The event also shed light on the alarming rate of child displacement due to environmental disasters, with 650,000 children displaced from 2016 to 2021 due to floods.
A report from the global children’s organisation stated that “Nigeria, as the second most vulnerable country worldwide in terms of children’s exposure to climate change was faced with severe challenges. Over 110 million Nigerian children are at risk, having confronted the harsh realities of rising temperatures, flooding, drought, and severe storms”.

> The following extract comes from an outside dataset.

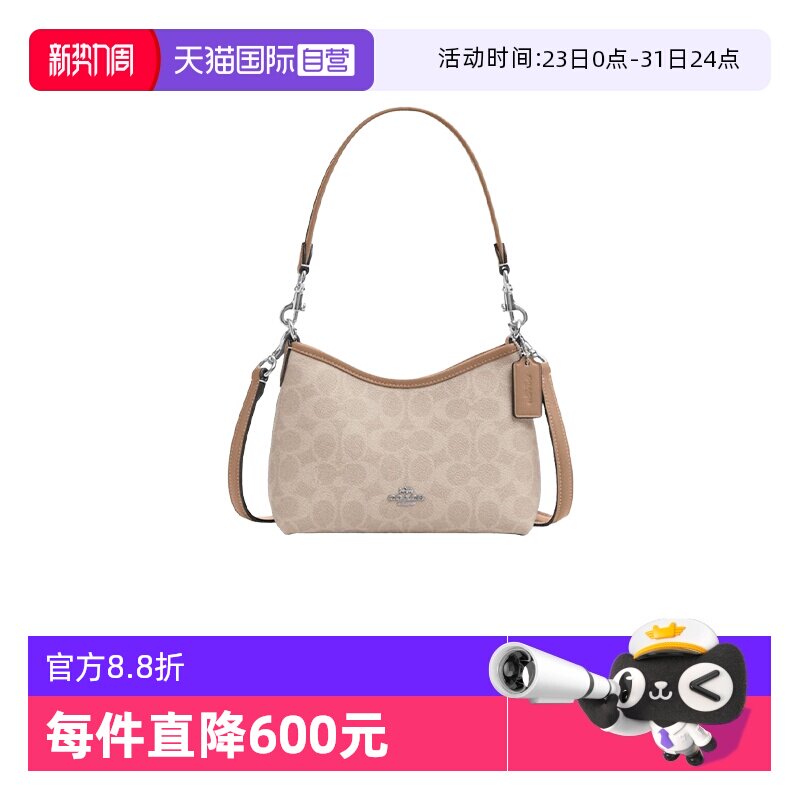 【自营】COACH/蔻驰女士老花LAUREL迷你流浪单肩斜挎手提包CBH15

Speaking on how Nigeria’s response to climate change should be, Director General of the National Council on Climate Change, Dr. Salisu Dahiru said,“ as one of the countries that suffer the greatest exposure to adverse climate impacts, Nigeria’s response to climate change must be swift and holistic, accounting for the needs of vulnerable people, including children and women, at the decision-making level, as well as in the implementation of the National Climate Change Action Plan”.
On her part, UNICEF Representative in Nigeria, Cristian Munduate noted that the Children’s Day celebration was, “a crucial platform for our children, the most affected by climate change, to voice their concerns and experiences. Their input is essential in shaping our collective path towards a sustainable and resilient future”.
The celebration also highlighted collaboration efforts between the Government, development partners, Civil Society Organisations (CSOs), and the private sector, focusing on advocacy, partnerships, and climate education.